╭─ Entries shown

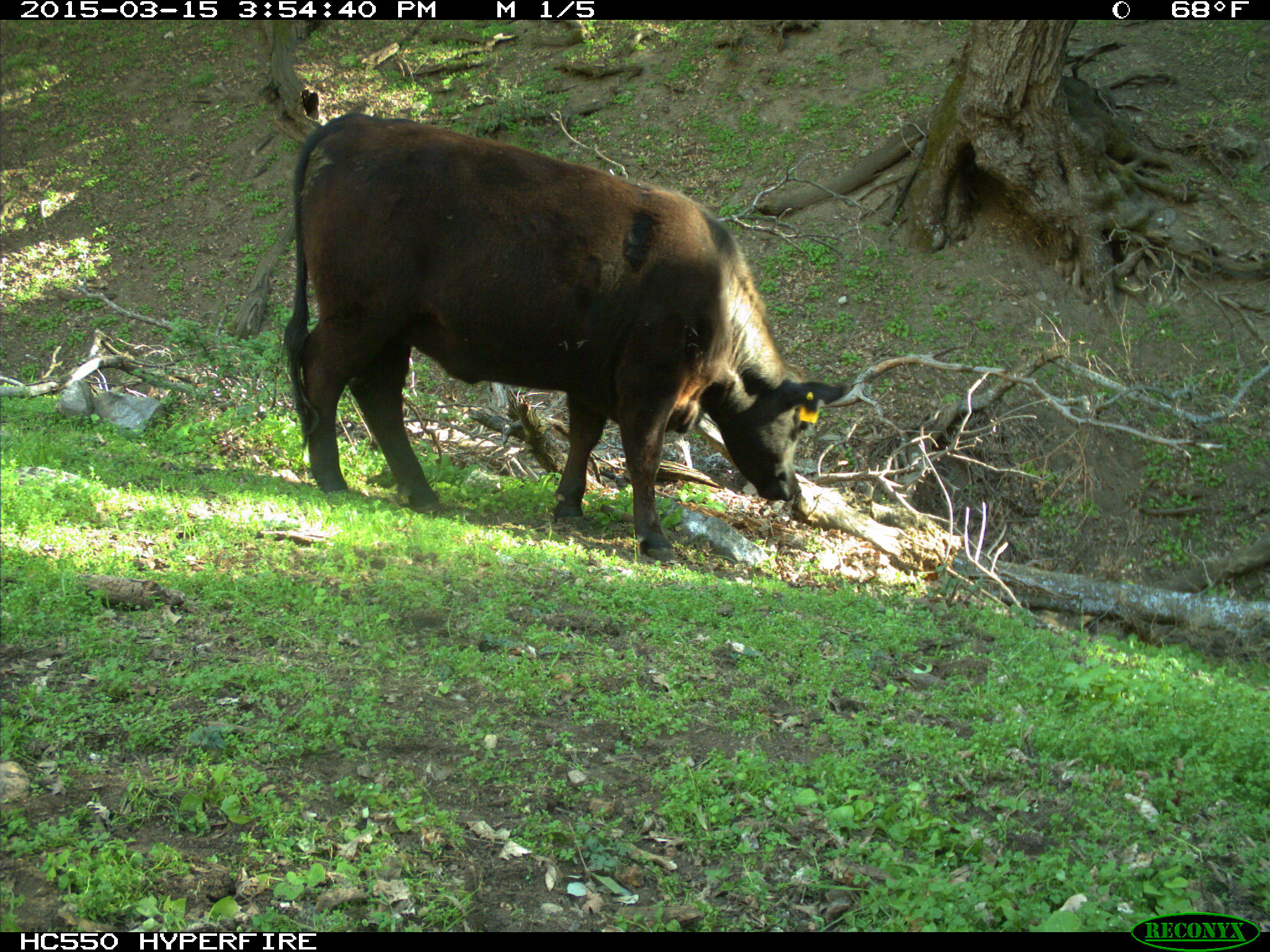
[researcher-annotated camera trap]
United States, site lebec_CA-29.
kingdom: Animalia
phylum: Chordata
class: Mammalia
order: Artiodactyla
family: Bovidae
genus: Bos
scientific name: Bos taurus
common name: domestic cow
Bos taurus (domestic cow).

╰─

What is needed here is an exact copy of all the entries, without the pictures.

Your response »
[researcher-annotated camera trap]
United States, site lebec_CA-29.
kingdom: Animalia
phylum: Chordata
class: Mammalia
order: Artiodactyla
family: Bovidae
genus: Bos
scientific name: Bos taurus
common name: domestic cow
Bos taurus (domestic cow).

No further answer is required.